But Gib Drury, a spokesman for the Quebec Federation of Beef Producers and a cattle farmer in Western Quebec, said each new case adds uncertainty to an industry already reeling from the consequences of the 20-month-old beef ban.

“It’s been miserable, just absolutely miserable,” Mr. Drury said, taking a break from feeding his 500 heads of cattle in temperatures dipping below minus 11 degrees Fahrenheit. “Every time we sell an animal, we take a hammering.”

Mr. Drury said he has lost about $150,000 just in the breeding stock part of his operation.

“And that hurts a lot,” he said. “It puts me in dire straits.”

Mr. Kelly’s Alberta ranch is experiencing similar problems.

“Cow and calf and feedlot operators used to get anywhere from $1,000 [$811 U.S.] to $2,000 [$1,622 U.S.] per head,” Mr. Kelly said. “Now they get about $200 [$162 U.S.]. Our inventories grow; nobody wants to sell at these prices.”

Cindy McCreath, spokeswoman for the CCA, said the industry as a whole has lost more than $4 billion.

“It’s the biggest crisis to hit Canadian agriculture,” Mrs. McCreath said.

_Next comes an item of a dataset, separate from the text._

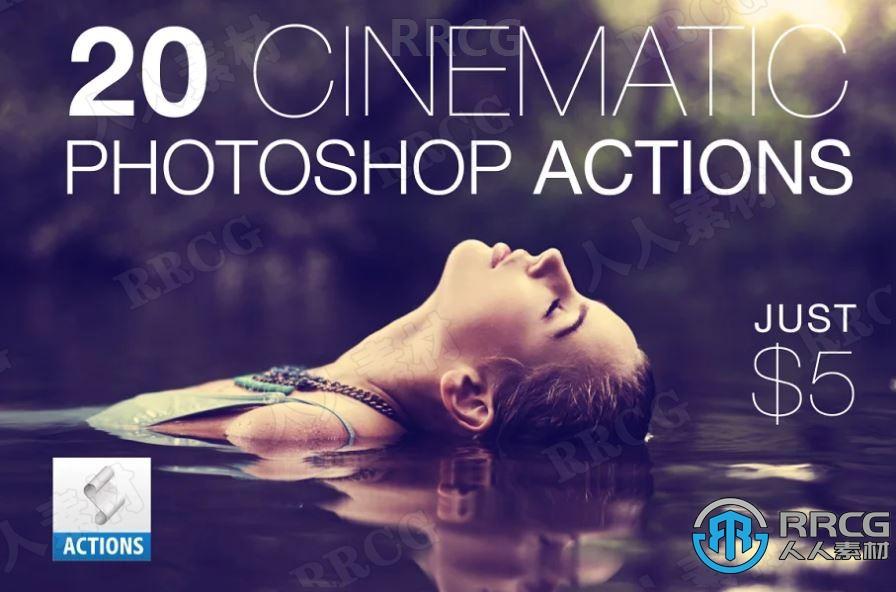 人像写真照明预设暖色调效果艺术图像处理特效PS动作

Prior to the beef ban, Canada exported up to 60 percent of its beef and cattle production. Eighty percent of that went to the United States, Mrs. McCreath said.

The financial impact of border closure was compounded by the fact that Canada lacked slaughter capacity to process all its beef, she said.

The industry has recognized this and is working to rebuild Canada’s slaughterhouse capacity as an insurance against future border closures, she added.